There are rising fears New Zealand's housing bubble could burst.
Standard & Poor's, the global credit rating agency, has put eight local banks on notice over fears the housing boom could destabilise the economy.
The rating agency says persistent current account deficits and a hot property market are threats to the New Zealand economy.
The International Monetary Fund says local housing is about 25 per cent over-valued and the Reserve Bank last week threatened to introduce restrictions on low-equity loans if they pose a "significant risk" to the system.
If those threats materialise, "banks' credit losses could rise materially, given that there was a build-up in housing prices and domestic credit over the period preceding the global financial crisis", it says.
It's incredible to me that we should be in this position so soon after the awful fallout that followed the global financial crisis.
I recall how out of kilter the property market was when I tried to buy my first house in the 2000s. Investors were buying up rentals, which meant a lot of the homes we were looking at as first-home buyers were being snapped up.

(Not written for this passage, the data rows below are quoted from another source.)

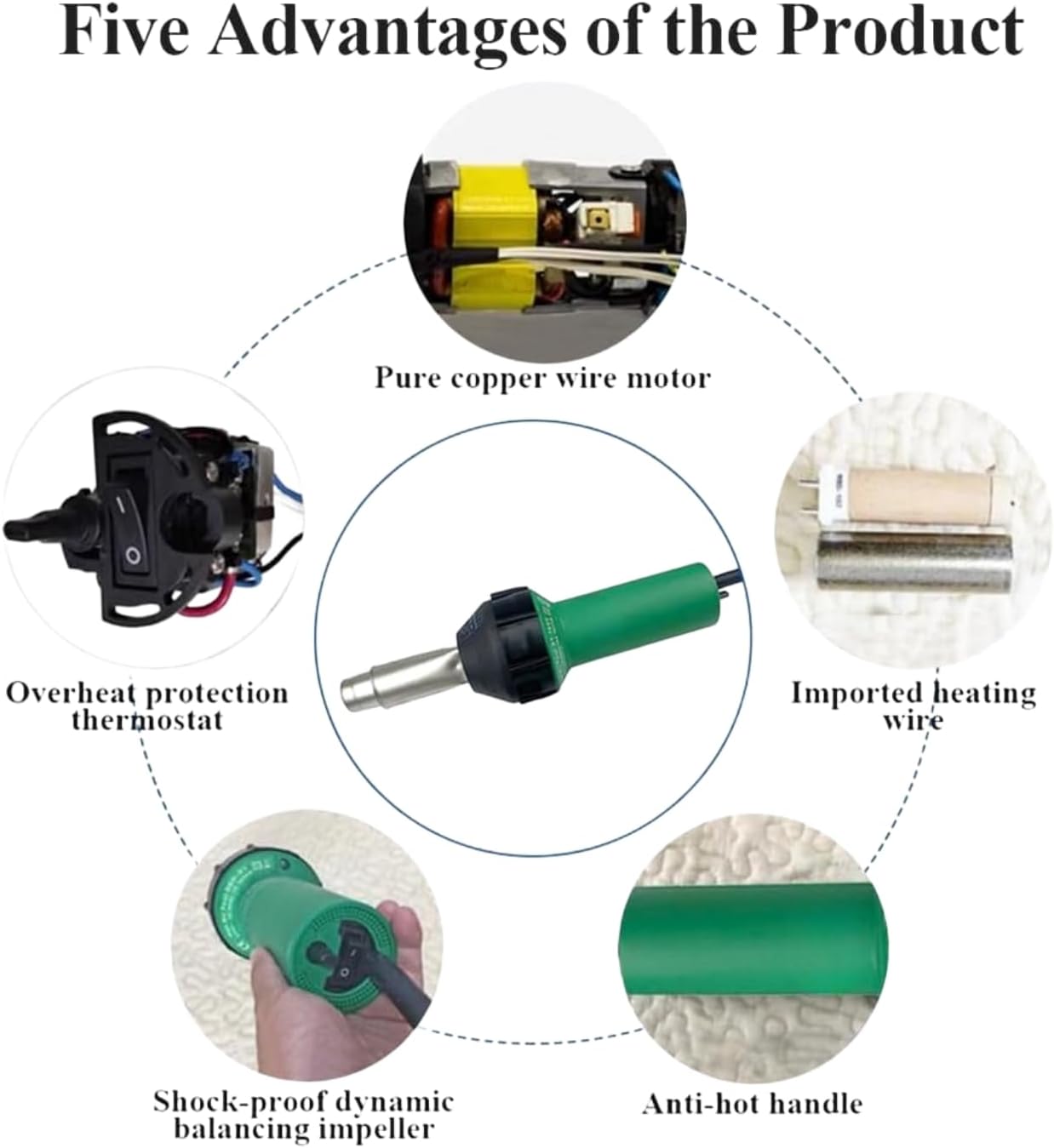 Five Advantages of the Product

Pure copper wire motor

Overheat protection thermostat

Imported heating wire

Shock-proof dynamic balancing impeller

Anti-hot handle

Prices began to climb quickly because of the overheated demand in the market and we soon found ourselves effectively priced out of the market.
I can only imagine how difficult it is for first-home buyers in Auckland at the moment where the current housing boom is concentrated.
The Reserve Bank has sent some strong signals to the home-lending banks that it wants them to curb their riskier mortgage lending.
It will require banks to hold more capital against their riskier loans from the end of September, which will result in an average increase in banks' capital held for housing of about 12 per cent.
Fuelling the Reserve Bank's concerns, risky lending - providing mortgages to people with less than a 20 per cent deposit - has grown from 23 per cent of new mortgage lending in October 2011 to 30 per cent now.
The Real Estate Institute has pointed out that house price increases had been "very modest" outside of Auckland and that it is a regional issue.
That may soon change. I support the moves. Something needs to be done to stabilise the housing market and house prices. I think higher deposit rates are a sensible move. It would reduce risky lending and moderate the housing market.